*Written task*.
Determine how many lines of the listing below contain the string "ornate". State only that number.

*Source records*.
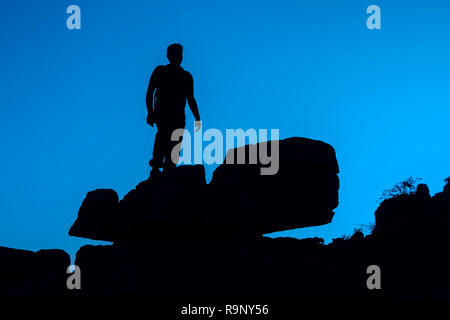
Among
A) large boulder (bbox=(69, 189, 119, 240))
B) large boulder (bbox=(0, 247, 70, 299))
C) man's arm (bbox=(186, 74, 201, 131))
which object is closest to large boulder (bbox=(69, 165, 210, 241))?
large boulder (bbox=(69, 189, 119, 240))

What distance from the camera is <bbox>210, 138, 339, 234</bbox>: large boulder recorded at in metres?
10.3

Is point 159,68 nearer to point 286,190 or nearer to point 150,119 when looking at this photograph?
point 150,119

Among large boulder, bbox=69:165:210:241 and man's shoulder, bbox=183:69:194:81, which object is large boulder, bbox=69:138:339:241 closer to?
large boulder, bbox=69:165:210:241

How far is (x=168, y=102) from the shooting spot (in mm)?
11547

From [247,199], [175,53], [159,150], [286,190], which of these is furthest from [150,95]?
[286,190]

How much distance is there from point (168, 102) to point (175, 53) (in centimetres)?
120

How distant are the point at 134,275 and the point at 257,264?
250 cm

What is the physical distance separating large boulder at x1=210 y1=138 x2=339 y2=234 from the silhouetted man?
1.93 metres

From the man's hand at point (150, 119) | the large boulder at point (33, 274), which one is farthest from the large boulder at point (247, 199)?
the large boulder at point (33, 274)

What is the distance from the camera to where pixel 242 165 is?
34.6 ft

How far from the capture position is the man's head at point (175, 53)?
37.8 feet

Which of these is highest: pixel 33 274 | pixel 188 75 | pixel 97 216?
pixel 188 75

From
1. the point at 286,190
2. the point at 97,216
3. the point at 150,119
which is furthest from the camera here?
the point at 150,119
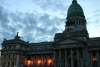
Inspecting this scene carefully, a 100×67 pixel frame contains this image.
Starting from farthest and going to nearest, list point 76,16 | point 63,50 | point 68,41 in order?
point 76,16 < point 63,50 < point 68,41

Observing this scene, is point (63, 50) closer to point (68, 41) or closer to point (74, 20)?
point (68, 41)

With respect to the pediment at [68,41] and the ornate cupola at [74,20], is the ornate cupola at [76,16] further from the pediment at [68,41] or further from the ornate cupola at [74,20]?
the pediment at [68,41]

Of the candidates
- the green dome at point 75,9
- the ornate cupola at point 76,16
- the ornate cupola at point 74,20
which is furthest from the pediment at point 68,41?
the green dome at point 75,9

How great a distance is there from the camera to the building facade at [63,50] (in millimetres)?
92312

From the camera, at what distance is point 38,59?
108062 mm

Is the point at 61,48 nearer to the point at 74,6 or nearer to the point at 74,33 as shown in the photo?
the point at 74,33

==

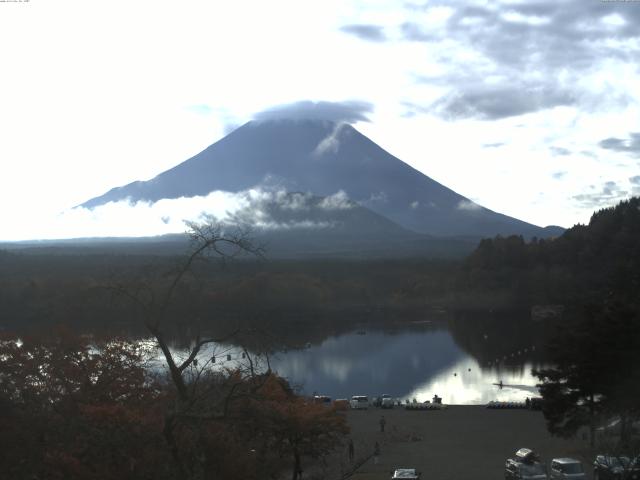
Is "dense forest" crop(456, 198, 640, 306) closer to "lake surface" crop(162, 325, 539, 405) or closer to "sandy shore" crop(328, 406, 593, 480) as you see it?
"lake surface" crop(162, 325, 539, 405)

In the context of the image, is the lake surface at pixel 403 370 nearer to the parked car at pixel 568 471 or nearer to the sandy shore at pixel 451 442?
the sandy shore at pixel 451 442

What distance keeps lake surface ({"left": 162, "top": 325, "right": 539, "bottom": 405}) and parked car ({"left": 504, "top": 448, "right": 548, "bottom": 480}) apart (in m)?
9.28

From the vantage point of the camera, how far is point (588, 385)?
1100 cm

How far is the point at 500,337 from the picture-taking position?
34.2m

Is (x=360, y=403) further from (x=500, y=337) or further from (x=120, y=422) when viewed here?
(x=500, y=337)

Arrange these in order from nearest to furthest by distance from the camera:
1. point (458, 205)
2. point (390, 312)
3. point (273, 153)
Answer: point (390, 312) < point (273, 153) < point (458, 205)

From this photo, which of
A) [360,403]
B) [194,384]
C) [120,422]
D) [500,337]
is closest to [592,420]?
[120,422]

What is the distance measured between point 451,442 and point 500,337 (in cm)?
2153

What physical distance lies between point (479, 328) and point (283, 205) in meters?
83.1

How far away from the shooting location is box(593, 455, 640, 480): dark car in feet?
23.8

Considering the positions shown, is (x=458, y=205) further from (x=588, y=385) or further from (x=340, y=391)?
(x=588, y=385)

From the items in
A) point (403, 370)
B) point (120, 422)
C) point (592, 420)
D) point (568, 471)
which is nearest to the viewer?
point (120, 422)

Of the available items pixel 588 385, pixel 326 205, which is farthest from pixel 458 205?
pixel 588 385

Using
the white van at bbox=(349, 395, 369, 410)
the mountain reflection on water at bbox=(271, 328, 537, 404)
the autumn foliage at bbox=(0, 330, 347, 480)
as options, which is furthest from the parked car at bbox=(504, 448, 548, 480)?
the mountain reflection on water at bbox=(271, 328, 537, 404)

==

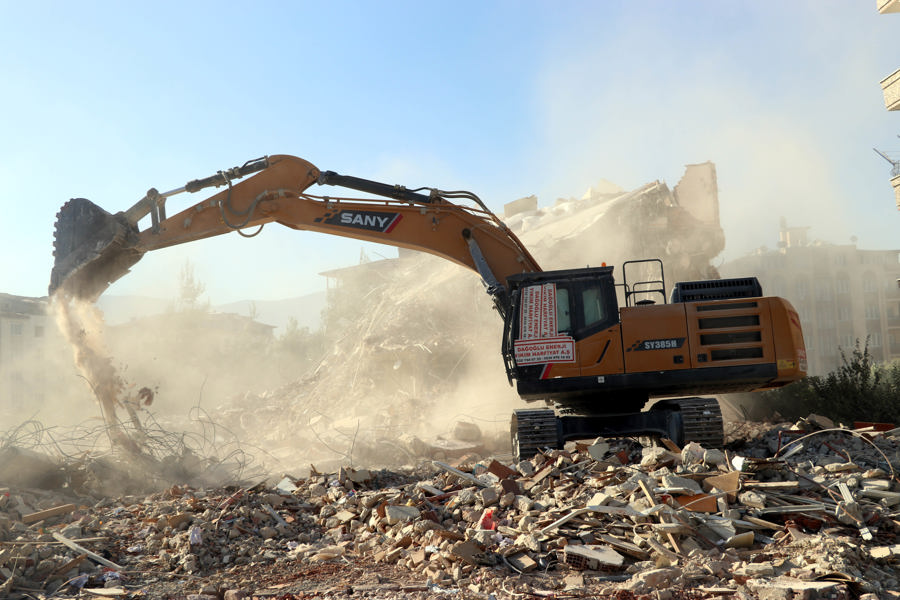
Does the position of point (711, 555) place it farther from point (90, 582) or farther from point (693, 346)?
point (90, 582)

*Result of this exercise*.
3